Kabar 11 WNI Terlibat Insiden di Marawi, Ini Penjelasan Kemlu
Jakarta - Militer Filipina terlibat bentrokan dengan kelompok militan di Kota Marawi, Filipina. Beredar kabar ada 11 WNI yang terlibat dalam insiden tersebut.
Juru Bicara Kementerian Luar Negeri Armanatha Nasir menuturkan, sampai saat ini belum ada informasi mengenai adanya keterkaitan antara 11 WNI dengan insiden tersebut.
"Sejauh ini tidak ada informasi mengenai keterkaitan mereka dengan kelompok Maute atau ISIS atau kelompok terroris lain yang berhubungan dengan konflik bersenjata di Marawi tanggal 23-24 Mei 2017", kata Armanatha kata saat dikonfirmasi, Sabtu (27/5/2017)
Armanatha menjelaskan, 11 WNI terdiri dan 10 WNI Jamaah Tabligh (JT) dan 1 WNI yang menikah dengan warga setempat.
''Di Marawi City saat ini ada 10 WNI Jamaah Tabligh (JT) asal Bandung dan Jakarta yang sedang melakukan Khuruj, meninggalkan rumah untuk ibadah dan dakwah di masjid selama 40 hari'' jelas Armanatha.
''Satu orang Indonesia lainnya adalah WNI yang menikah dengan orang setempat dan sudah lama tinggal di Marawi. Yang bersangkutan selama ini menjalin konta dengan KJRI Davao,'' tuturnya.

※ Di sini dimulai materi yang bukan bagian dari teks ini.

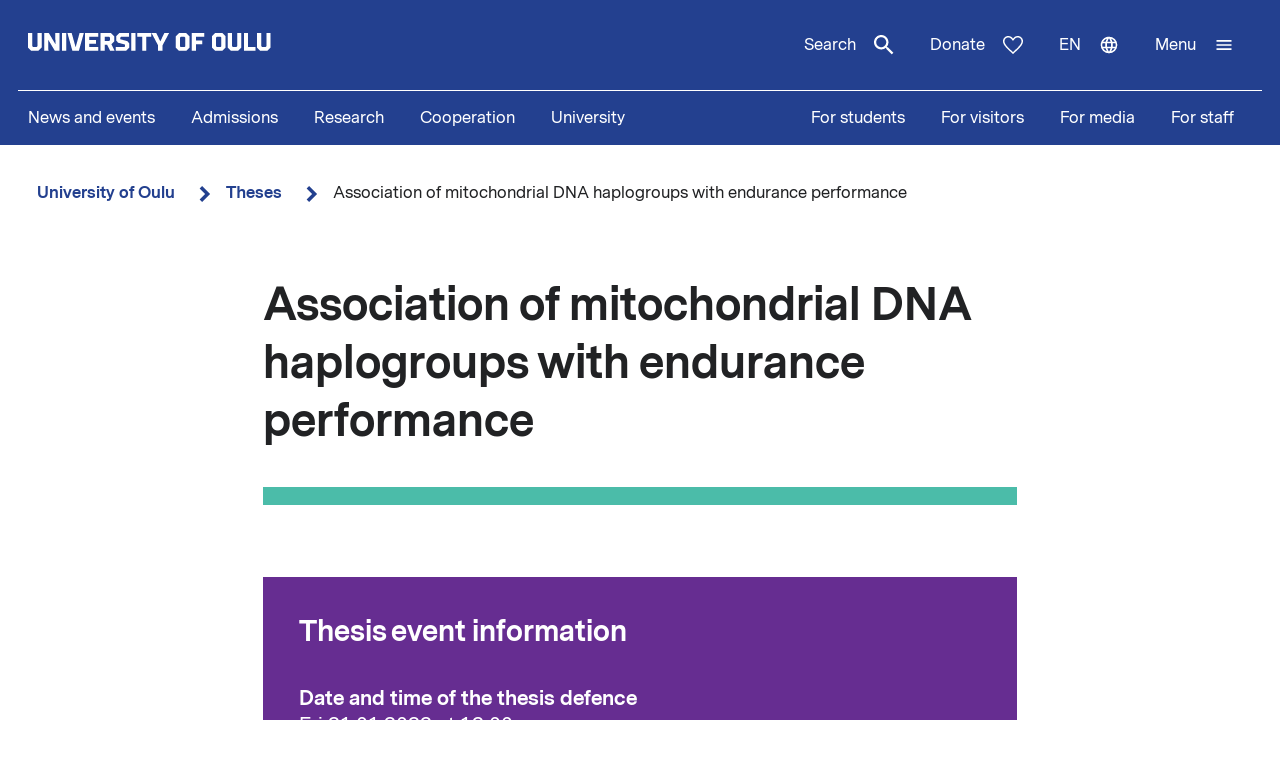

--- FILE ---
content_type: image/svg+xml
request_url: https://www.oulu.fi/themes/custom/nextgen/images/icons/src/pictogram.svg
body_size: 604
content:
<svg xmlns="http://www.w3.org/2000/svg" xmlns:xlink="http://www.w3.org/1999/xlink" width="30" height="41" viewBox="0 0 30 41">
    <defs>
        <path id="prefix__a" d="M22.84 14.762h6.316V0h-8.1V5.688h-2.437V0h-8.096v5.688H8.088V0H0v14.762h6.307l1.108 10.054h14.313l1.112-10.054zm-3.233 7.66H9.54L8.432 12.37H2.367v-9.98H5.72v5.689h7.173V2.389h3.354v5.689H23.422V2.389h3.354v9.98h-6.061l-1.108 10.053z"/>
        <path id="prefix__c" d="M25.353 2.83l1.643 1.5-7.06 6.46-1.639-1.503 6.909-6.321.147-.135zm-23.71 0l7.06 6.457-1.642 1.502L.152 4.47 0 4.328l1.642-1.498zM14.612 0v9.136h-2.32V0h2.32z"/>
    </defs>
    <g fill="none" fill-rule="evenodd">
        <g transform="translate(0 16.184)">
            <mask id="prefix__b" fill="#fff">
                <use xlink:href="#prefix__a"/>
            </mask>
            <use fill="#FFF" fill-rule="nonzero" xlink:href="#prefix__a"/>
            <g fill="#FFF" mask="url(#prefix__b)">
                <path d="M0 0H29.156V24.816H0z"/>
            </g>
        </g>
        <g transform="translate(1.08)">
            <mask id="prefix__d" fill="#fff">
                <use xlink:href="#prefix__c"/>
            </mask>
            <use fill="#00AEEF" fill-rule="nonzero" xlink:href="#prefix__c"/>
            <g fill="#00AEEF" mask="url(#prefix__d)">
                <path d="M0 0H29.156V17.263H0z" transform="translate(-1.08)"/>
            </g>
        </g>
    </g>
</svg>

Menurut Armanatha, sejauh ini ke-11 WNI tersebut ada dalam keadaan aman. Pihak KJRI juga terus menjalin komunikasi dengan Kepolisian setempat terkait kondisi mereka.
''KJRI terus menjalin komunikasi dengan Kepolisian Lanao del Sur di Marawi City untuk memberikan perlindungan bagi mereka KJRI Davao telah menyiapkan rencana evakuasi jika situasi Marawi sudah memungkinkan'', ujar Armanatha.
Kabar mengenai dugaan keterlibatan 11 WNI tersebut menyebar melalui broadcast message jejaringan sosial WhatsApp. Sebelas orang tersebut terdiri dari Karawang, dan 1 warga Kendari.